A novel and sensitive voltammetric method was proposed for separation and determination of glutathione (GSH) and L‐tyrosine (Tyr) at acetylene black and chitosan modified glassy carbon electrode (AB‐CS/GCE). By introducing chlorogenic acid (CGA) as a new electrocatalytic mediator, GSH could be detected at much lower potential with symmetric peak shape. Acetylene black and chitosan composite served as current signal amplifier for sensitive detection. The electrochemical behavior of GSH and Tyr in the presence of CGA was studied at AB‐CS/GCE and complete separation of anodic peaks was achieved.
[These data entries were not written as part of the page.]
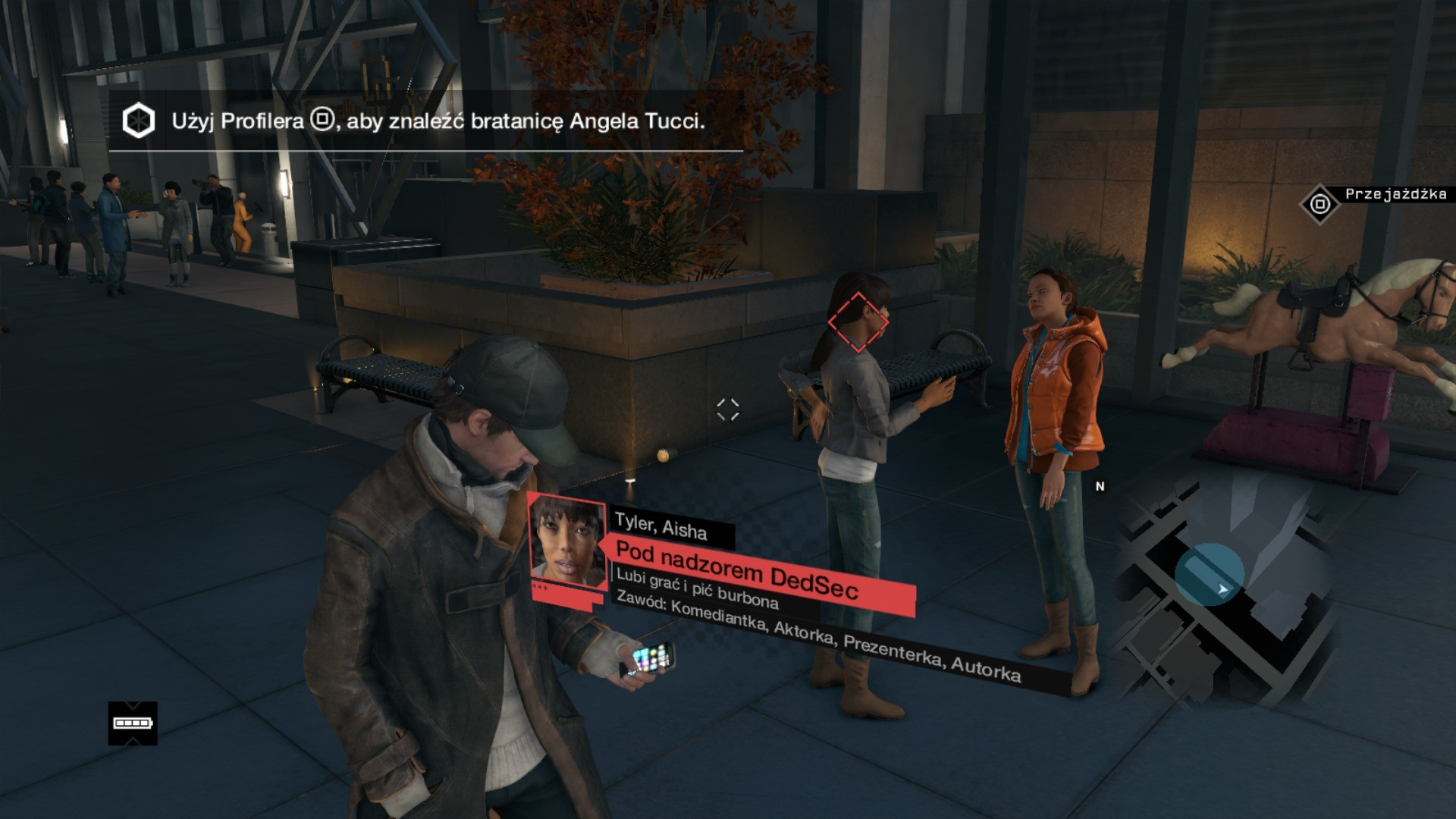 WATCH_DOGS™_20140526104836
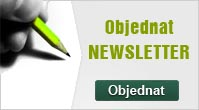 Registrace newsletteru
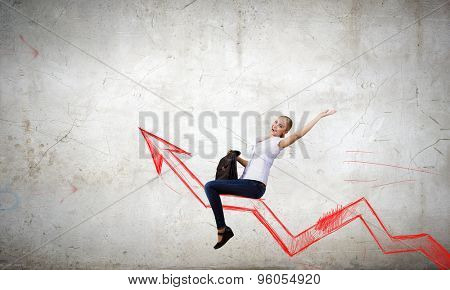 Concept of anti crisis with businesswoman that tames statistics diagram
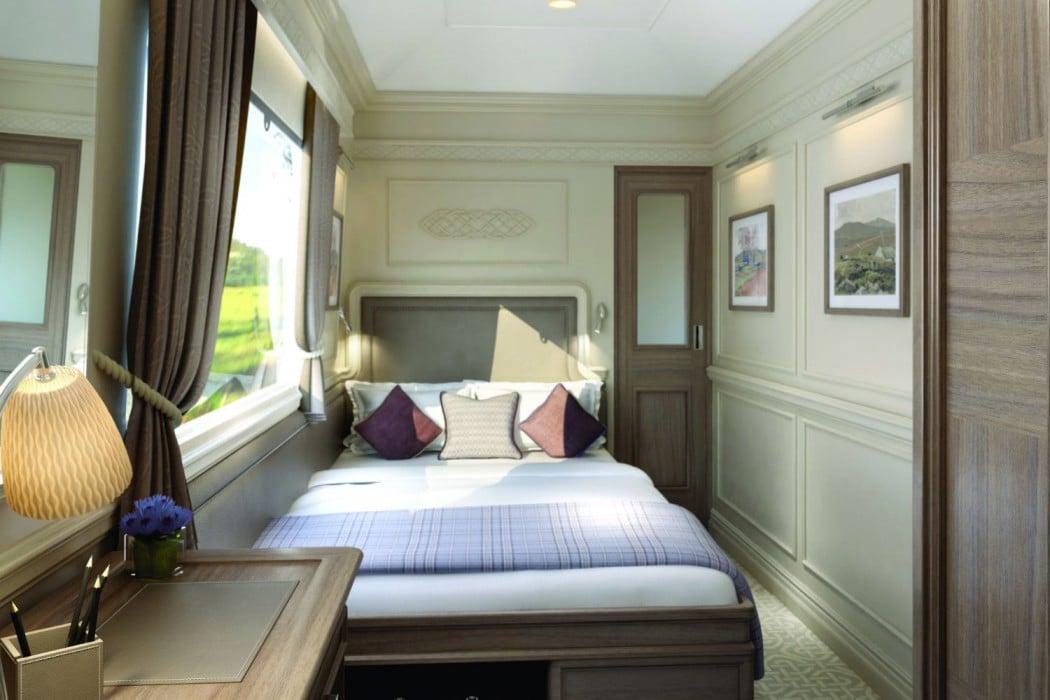 Belmond Grand Hibernian et Mon Plus Beau Voyage - Irlande - cabine double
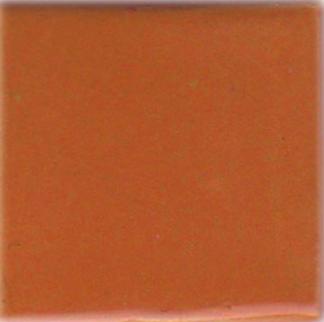 decopotterycolour terra 06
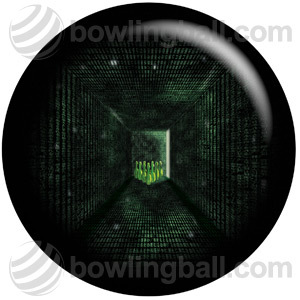 OTB Matrix - bowlingball.com Exclusive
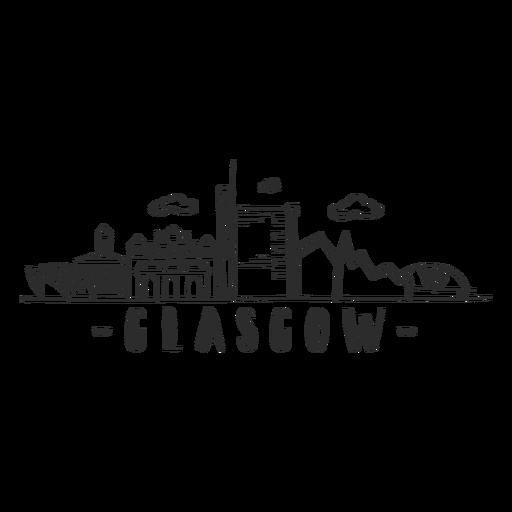 Adesivo skyline de Glasgow Transparent PNG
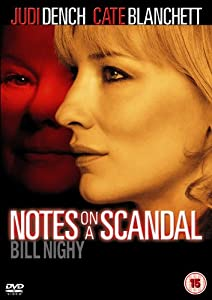 Notes On A Scandal [DVD] [2007]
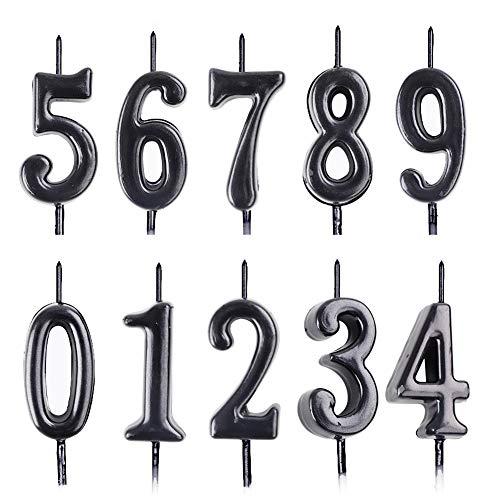 Hileyu Velas Numéricas de 10 Piezas,Velas Numéricas de Cumpleaños, Velas Numéricas para Tartas de Cumpleaños 0-9,Decoración para Tartas con Purpurina para Fiestas de Cumpleaños (Negro).
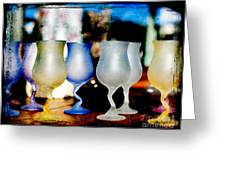 Glassware Greeting Card by Bobbi Feasel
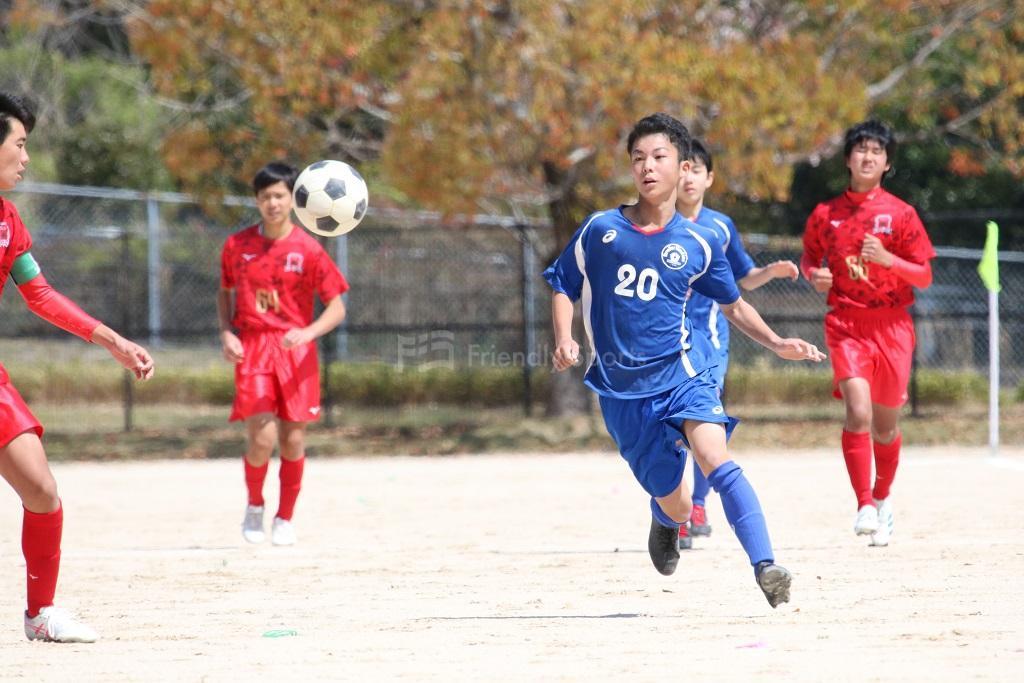 U-15  2021 HiFA ユースリーグ 4月10日、11日 試合結果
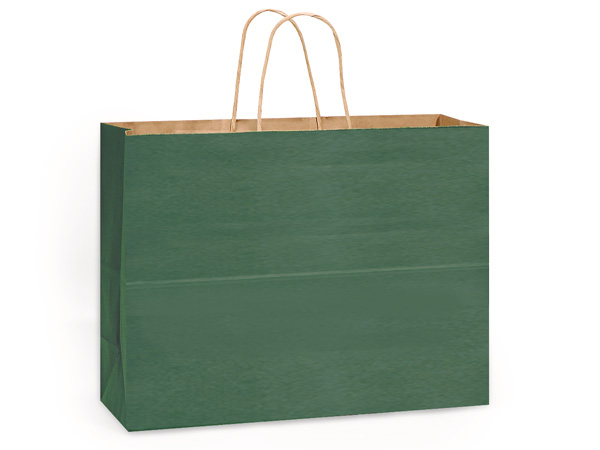 "Hunter Green Recycled Kraft Bags Vogue 16x6x13"", 25 Pack"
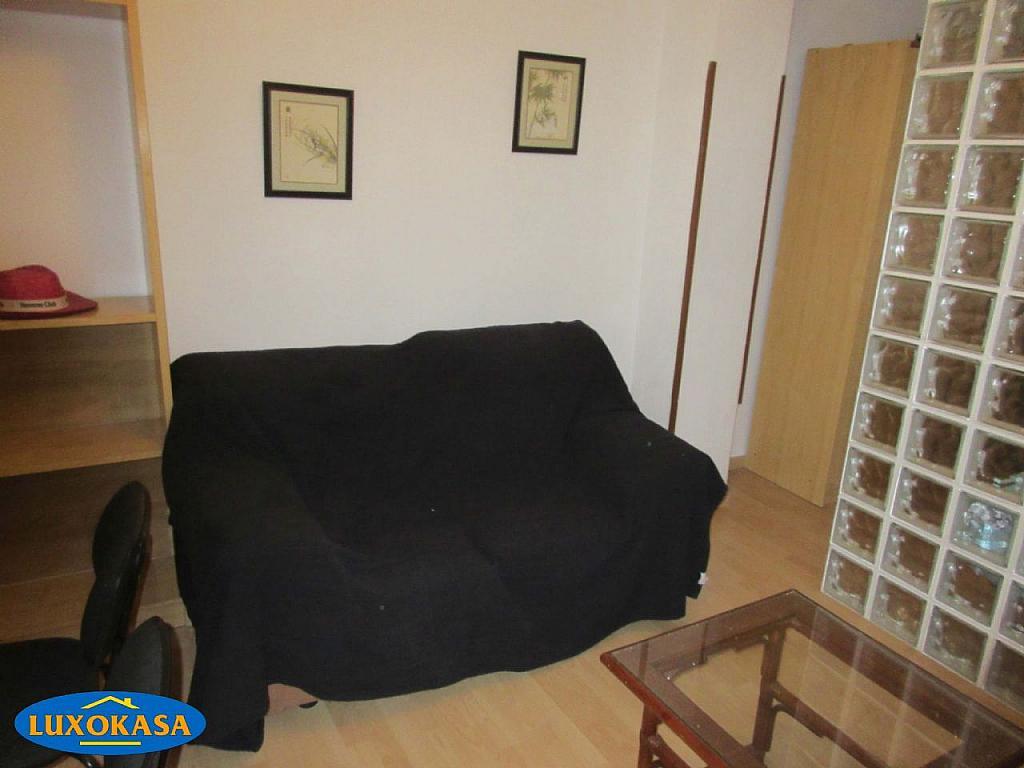 Imagen sin descripción - Estudio en alquiler en Centro en Alicante/Alacant - 269668124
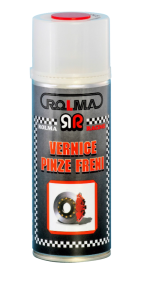 Bomboletta Spray Rolma Racing speciale per pinze freni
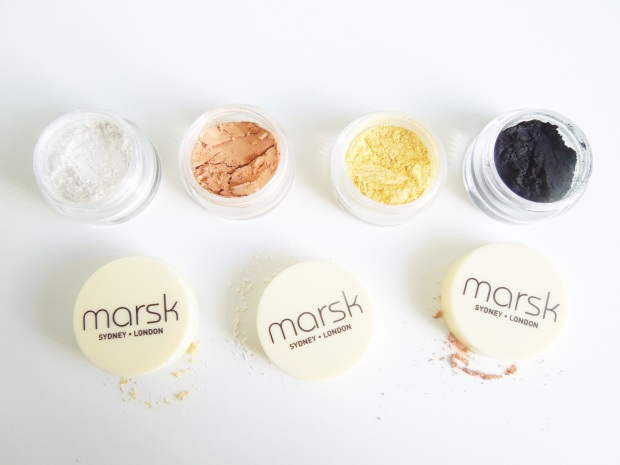 marsk mineral eyeshadows rich list you're toast vanilla frosting black comedy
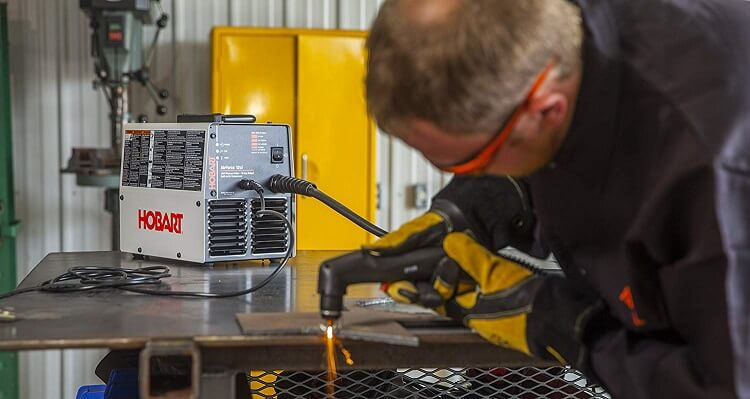Hobart Airforce 12ci Plasma Cutter Reviews | Most Handy Plasma Cutter of All Time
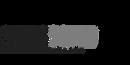 IMG_Client-Logo_Sales Squad.png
Under the optimum conditions, the electrocatalytic oxidation peak current of GSH showed a linear dependence on its concentration in the ranges of 2.0×10 −7 ‐4.0×10 −5 M with the detection limit of 5.8×10 −8 M (S/N=3), while the oxidation peak current of Tyr was linear to its concentration from 2.5×10 −6 to 4.3×10 −4 M with the detection limit of 9.2×10 −7 M (S/N=3) by differential pulse voltammetry (DPV). The established method has been applied to the simultaneous determination of GSH and Tyr in human urine with satisfactory results.